Tip: The trick to having vegetables evenly roasted is to make sure they are cut similar in size.


Preheat oven to 400 Degrees F

Start with 1/3 cup of olive oil and add a few drops of liquid smoke to taste. Place all of the vegetables, EXECPT THE SWISS CHARD, in one layer on a baking sheet. Add in the herbs, garlic and seasoning. (Note: Do not over crowd the baking sheet as having too many vegetables on the sheet will cause the vegetables to steam and they won’t roast and brown evenly. Use two baking sheets if necessary.)
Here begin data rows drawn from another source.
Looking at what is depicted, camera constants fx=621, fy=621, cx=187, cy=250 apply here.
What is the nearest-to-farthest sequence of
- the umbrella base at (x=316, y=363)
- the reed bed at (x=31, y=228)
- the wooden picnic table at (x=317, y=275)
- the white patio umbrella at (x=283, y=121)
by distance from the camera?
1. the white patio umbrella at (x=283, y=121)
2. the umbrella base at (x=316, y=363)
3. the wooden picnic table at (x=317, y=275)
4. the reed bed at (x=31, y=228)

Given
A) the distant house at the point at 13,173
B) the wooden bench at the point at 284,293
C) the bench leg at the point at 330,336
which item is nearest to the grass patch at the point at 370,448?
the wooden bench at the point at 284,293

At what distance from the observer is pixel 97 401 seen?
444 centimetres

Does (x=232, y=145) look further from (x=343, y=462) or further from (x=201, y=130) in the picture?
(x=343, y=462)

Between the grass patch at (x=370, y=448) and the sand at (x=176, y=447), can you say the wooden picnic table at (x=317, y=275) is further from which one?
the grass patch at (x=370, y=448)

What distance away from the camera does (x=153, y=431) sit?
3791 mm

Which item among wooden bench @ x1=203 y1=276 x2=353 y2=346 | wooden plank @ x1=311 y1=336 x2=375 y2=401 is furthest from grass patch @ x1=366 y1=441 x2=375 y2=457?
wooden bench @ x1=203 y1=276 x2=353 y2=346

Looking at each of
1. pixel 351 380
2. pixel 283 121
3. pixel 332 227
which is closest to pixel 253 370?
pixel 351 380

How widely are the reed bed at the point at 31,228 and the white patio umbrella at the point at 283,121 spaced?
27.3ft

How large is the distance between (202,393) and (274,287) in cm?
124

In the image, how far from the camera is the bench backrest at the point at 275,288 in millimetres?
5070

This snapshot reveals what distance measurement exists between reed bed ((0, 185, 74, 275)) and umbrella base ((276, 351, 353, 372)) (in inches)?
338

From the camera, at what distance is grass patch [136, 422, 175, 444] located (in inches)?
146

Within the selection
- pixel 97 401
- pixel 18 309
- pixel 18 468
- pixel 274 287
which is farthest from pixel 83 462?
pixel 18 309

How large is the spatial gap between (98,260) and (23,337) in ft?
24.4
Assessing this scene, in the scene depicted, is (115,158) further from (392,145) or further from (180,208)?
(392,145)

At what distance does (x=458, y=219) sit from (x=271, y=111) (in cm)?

Pour enough smoked oil over all of the vegetables and toss to coat. Add more olive oil if needed. Roast in the oven at 400 degrees for 40 minutes. At the 20 minute mark, use a spatula to toss and turn the vegetables over. Continue to cook for 10 more minutes. Lastly, add the swiss chard to the baking sheet, toss with the vegetables, and continue to cook for an additional 10 minutes. Once done, garnish with fresh chopped basil and serve immediately as a side dish or a main course.